In occasione del dodicesimo anniversario della frana di Sarno, questa mattina e oggi pomeriggio vi sarà un summit di alcuni geologi della Campania a Montaguto. Bé, non proprio. Già, perché l’appuntamento con i cronisti è fissato alle ore 10 allo scalo di Savignano, da dove poi ci si sposterà per un giro di ricognizione sul ‘mostro’. Poi, alle ore 15, ci si recherà – inspiegabilmente – a Savignano, dove l’auditorium comunale sarà teatro della conferenza stampa. Diciamo inspiegabilmente perché, ancora una volta, ci si deve spostare da Montaguto, dove sarebbe invece opportuno concentrare l’attenzione. E invece, come al solito, si fa in modo da spostarci in massa, così come avvenne per la conferenza dei sindacati.

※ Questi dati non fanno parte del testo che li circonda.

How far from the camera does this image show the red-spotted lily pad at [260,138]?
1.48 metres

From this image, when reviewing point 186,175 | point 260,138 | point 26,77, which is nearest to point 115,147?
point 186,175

Sono passati dodici anni, dicevamo, dalla traumatica esperienza di Sarno, dove si visse una vera tragedia. Sarno, Siano, Quindici, Bracigliano furono travolte dalle frane che si staccarono dal Monte Alvano. Ben 159 i morti. Domani ricorre l’anniversario di uno dei maggiori disastri franosi italiani. Ebbene, a dodici anni esatti di distanza. “Saremo sui luoghi della Frana che sta creando enormi disagi sociali e danni economici – ha affermato Francesco Russo, Presidente dell’Ordine dei Geologi della Campania – Ci recheremo lì con importanti esperti anche per incontrare i cittadini ed esprimere a loro tutta la nostra solidarietà. Il luogo della frana sarà la location della nostra conferenza stampa”.
Francesco Russo è determinato nell’affermare che “da parte delle istituzioni c’è poca attenzione agli aspetti connessi alla tutela del territorio. Ritorniamo per l’ennesima volta sui concetti espressi instancabilmente durante conferenze e convegni e continuiamo a dire che la mitigazione del rischio in fase preventiva non solo tutela il patrimonio territoriale campano e dunque l’incolumità dei cittadini ma consente anche di evitare emergenze che portano ad uno spreco di danaro pubblico senza alcuna risoluzione dei problemi legati a questa fenomenologia. Inoltre all’incuria del territorio si aggiunge l’azione dell’uomo che con una cementificazione selvaggia ha contribuito in maniera determinante al dissesto. L’abusivismo oggi addirittura viene premiato con decreti che annullano l’abbattimento delle costruzioni abusive operando in tal senso una discriminazione nei confronti di chi, ossequioso delle leggi, ha costruito e costruisce rispettando le regole”.